◆ **TEXT TO READ**:
------------------------------------

DataBase Design Lesson 19 – First Normal Form(1NF) | Dataplexa

Normalization · Lesson 19

First Normal Form (1NF)

Transform messy, repeating data into atomic table structures that follow 1NF rules

The Problem with Repeating Data

Imagine opening Excel and dumping all BookVault customer orders into one giant spreadsheet. Each row contains everything about the order. But what happens when a customer orders multiple books? You repeat their information over and over.

This creates a nightmare. Customer email changes? You have to update fifty rows. Miss one row? Your data becomes inconsistent. Database systems can't handle this chaos efficiently.

Here's what BookVault's order data looked like before normalization:

Before — Unnormalized

customer_name	email	books_ordered
John Smith	john@email.com	Database Design, SQL Basics
Sarah Davis	sarah@email.com	Python Programming, Data Science, Machine Learning

After — 1NF Compliant

customer_name	email	book_title
John Smith	john@email.com	Database Design
John Smith	john@email.com	SQL Basics
Sarah Davis	sarah@email.com	Python Programming

Notice the difference? The "Before" table stuffs multiple books into one cell. The "After" table breaks each book into its own row. This is the foundation of First Normal Form.

What is First Normal Form (1NF)?

First Normal Form (1NF) is the most basic rule in database normalization. It eliminates repeating groups and ensures every cell contains only atomic (indivisible) values.

Think of 1NF as the "one value per cell" rule. If you can break down what's in a cell into smaller pieces, it violates 1NF. A cell containing "Database Design, SQL Basics" breaks this rule because it actually contains two separate book titles.

The Four Rules of 1NF

1. Atomic Values Only

Each cell contains one indivisible piece of data. No comma-separated lists or multiple values.

2. No Repeating Groups

Eliminate columns like book1, book2, book3. Create separate rows instead.

------------------------------------

◆ **STATED GOAL 1**: Revise the records starting with the line that contains "or more bottles." and going on through the end of the records, replacing "snugly" with "tightly" and leaving everything else unchanged.

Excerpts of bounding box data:

------------------------------------

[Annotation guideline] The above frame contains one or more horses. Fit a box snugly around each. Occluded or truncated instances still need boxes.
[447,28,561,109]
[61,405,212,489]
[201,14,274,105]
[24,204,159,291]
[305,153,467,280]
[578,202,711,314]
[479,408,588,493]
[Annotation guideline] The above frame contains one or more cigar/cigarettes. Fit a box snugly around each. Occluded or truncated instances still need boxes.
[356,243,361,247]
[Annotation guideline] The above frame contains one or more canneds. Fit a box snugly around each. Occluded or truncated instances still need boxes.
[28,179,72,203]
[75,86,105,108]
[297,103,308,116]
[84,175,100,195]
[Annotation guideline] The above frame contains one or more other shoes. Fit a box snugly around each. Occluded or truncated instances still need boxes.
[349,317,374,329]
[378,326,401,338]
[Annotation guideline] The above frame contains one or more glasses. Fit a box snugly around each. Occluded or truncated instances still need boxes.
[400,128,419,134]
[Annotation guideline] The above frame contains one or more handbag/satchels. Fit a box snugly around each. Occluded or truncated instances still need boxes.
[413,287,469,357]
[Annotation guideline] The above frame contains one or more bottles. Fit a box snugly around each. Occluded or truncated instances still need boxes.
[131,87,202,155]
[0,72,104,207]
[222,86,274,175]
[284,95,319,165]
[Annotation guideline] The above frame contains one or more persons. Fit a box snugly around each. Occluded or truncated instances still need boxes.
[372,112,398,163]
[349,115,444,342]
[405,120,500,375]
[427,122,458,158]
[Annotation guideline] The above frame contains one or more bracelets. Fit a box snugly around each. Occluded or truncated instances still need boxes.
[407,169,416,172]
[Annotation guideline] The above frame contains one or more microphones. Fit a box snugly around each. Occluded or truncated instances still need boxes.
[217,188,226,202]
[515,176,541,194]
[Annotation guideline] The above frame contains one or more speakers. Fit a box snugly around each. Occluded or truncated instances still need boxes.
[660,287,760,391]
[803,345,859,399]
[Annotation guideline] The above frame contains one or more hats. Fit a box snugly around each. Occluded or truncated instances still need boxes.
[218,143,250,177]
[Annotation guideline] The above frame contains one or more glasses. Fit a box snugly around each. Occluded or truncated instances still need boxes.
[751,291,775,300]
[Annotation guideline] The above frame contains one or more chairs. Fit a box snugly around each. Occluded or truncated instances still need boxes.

------------------------------------

◆ **STATED GOAL 2**: Return the passage of the First Normal Form lesson starting with "Think of 1NF" and going on through "separate book titles.", copied word for word.

◆ **WRITTEN ANSWER 1**:
[Annotation guideline] The above frame contains one or more bottles. Fit a box tightly around each. Occluded or truncated instances still need boxes.
[131,87,202,155]
[0,72,104,207]
[222,86,274,175]
[284,95,319,165]
[Annotation guideline] The above frame contains one or more persons. Fit a box tightly around each. Occluded or truncated instances still need boxes.
[372,112,398,163]
[349,115,444,342]
[405,120,500,375]
[427,122,458,158]
[Annotation guideline] The above frame contains one or more bracelets. Fit a box tightly around each. Occluded or truncated instances still need boxes.
[407,169,416,172]
[Annotation guideline] The above frame contains one or more microphones. Fit a box tightly around each. Occluded or truncated instances still need boxes.
[217,188,226,202]
[515,176,541,194]
[Annotation guideline] The above frame contains one or more speakers. Fit a box tightly around each. Occluded or truncated instances still need boxes.
[660,287,760,391]
[803,345,859,399]
[Annotation guideline] The above frame contains one or more hats. Fit a box tightly around each. Occluded or truncated instances still need boxes.
[218,143,250,177]
[Annotation guideline] The above frame contains one or more glasses. Fit a box tightly around each. Occluded or truncated instances still need boxes.
[751,291,775,300]
[Annotation guideline] The above frame contains one or more chairs. Fit a box tightly around each. Occluded or truncated instances still need boxes.

◆ **WRITTEN ANSWER 2**:
Think of 1NF as the "one value per cell" rule. If you can break down what's in a cell into smaller pieces, it violates 1NF. A cell containing "Database Design, SQL Basics" breaks this rule because it actually contains two separate book titles.